**What you need to do**.
Output the material exactly, line by line.

**Recorded data**.

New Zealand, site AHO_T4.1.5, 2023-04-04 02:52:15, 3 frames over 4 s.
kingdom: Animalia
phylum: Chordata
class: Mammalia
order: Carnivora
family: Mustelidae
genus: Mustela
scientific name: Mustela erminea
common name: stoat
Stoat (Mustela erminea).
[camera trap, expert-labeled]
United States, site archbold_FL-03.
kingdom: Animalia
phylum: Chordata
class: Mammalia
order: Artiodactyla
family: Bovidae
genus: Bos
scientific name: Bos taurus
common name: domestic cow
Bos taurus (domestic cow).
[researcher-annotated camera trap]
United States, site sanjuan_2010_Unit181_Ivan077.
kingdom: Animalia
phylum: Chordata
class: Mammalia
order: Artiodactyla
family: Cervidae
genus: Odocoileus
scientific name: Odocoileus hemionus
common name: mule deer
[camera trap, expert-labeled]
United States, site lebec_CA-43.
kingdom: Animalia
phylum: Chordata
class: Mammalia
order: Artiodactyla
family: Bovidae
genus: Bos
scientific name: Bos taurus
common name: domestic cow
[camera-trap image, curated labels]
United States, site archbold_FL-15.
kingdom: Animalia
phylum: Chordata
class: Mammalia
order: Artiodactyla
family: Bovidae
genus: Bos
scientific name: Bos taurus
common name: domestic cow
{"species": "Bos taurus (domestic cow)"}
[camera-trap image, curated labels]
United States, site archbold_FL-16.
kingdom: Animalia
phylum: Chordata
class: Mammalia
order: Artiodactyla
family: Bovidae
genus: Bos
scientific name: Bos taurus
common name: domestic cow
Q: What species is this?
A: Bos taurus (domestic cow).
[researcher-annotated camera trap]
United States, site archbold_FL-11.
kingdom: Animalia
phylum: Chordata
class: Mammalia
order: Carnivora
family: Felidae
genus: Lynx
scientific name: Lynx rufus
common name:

**Output of the task**.
New Zealand, site AHO_T4.1.5, 2023-04-04 02:52:15, 3 frames over 4 s.
kingdom: Animalia
phylum: Chordata
class: Mammalia
order: Carnivora
family: Mustelidae
genus: Mustela
scientific name: Mustela erminea
common name: stoat
Stoat (Mustela erminea).
[camera trap, expert-labeled]
United States, site archbold_FL-03.
kingdom: Animalia
phylum: Chordata
class: Mammalia
order: Artiodactyla
family: Bovidae
genus: Bos
scientific name: Bos taurus
common name: domestic cow
Bos taurus (domestic cow).
[researcher-annotated camera trap]
United States, site sanjuan_2010_Unit181_Ivan077.
kingdom: Animalia
phylum: Chordata
class: Mammalia
order: Artiodactyla
family: Cervidae
genus: Odocoileus
scientific name: Odocoileus hemionus
common name: mule deer
[camera trap, expert-labeled]
United States, site lebec_CA-43.
kingdom: Animalia
phylum: Chordata
class: Mammalia
order: Artiodactyla
family: Bovidae
genus: Bos
scientific name: Bos taurus
common name: domestic cow
[camera-trap image, curated labels]
United States, site archbold_FL-15.
kingdom: Animalia
phylum: Chordata
class: Mammalia
order: Artiodactyla
family: Bovidae
genus: Bos
scientific name: Bos taurus
common name: domestic cow
{"species": "Bos taurus (domestic cow)"}
[camera-trap image, curated labels]
United States, site archbold_FL-16.
kingdom: Animalia
phylum: Chordata
class: Mammalia
order: Artiodactyla
family: Bovidae
genus: Bos
scientific name: Bos taurus
common name: domestic cow
Q: What species is this?
A: Bos taurus (domestic cow).
[researcher-annotated camera trap]
United States, site archbold_FL-11.
kingdom: Animalia
phylum: Chordata
class: Mammalia
order: Carnivora
family: Felidae
genus: Lynx
scientific name: Lynx rufus
common name:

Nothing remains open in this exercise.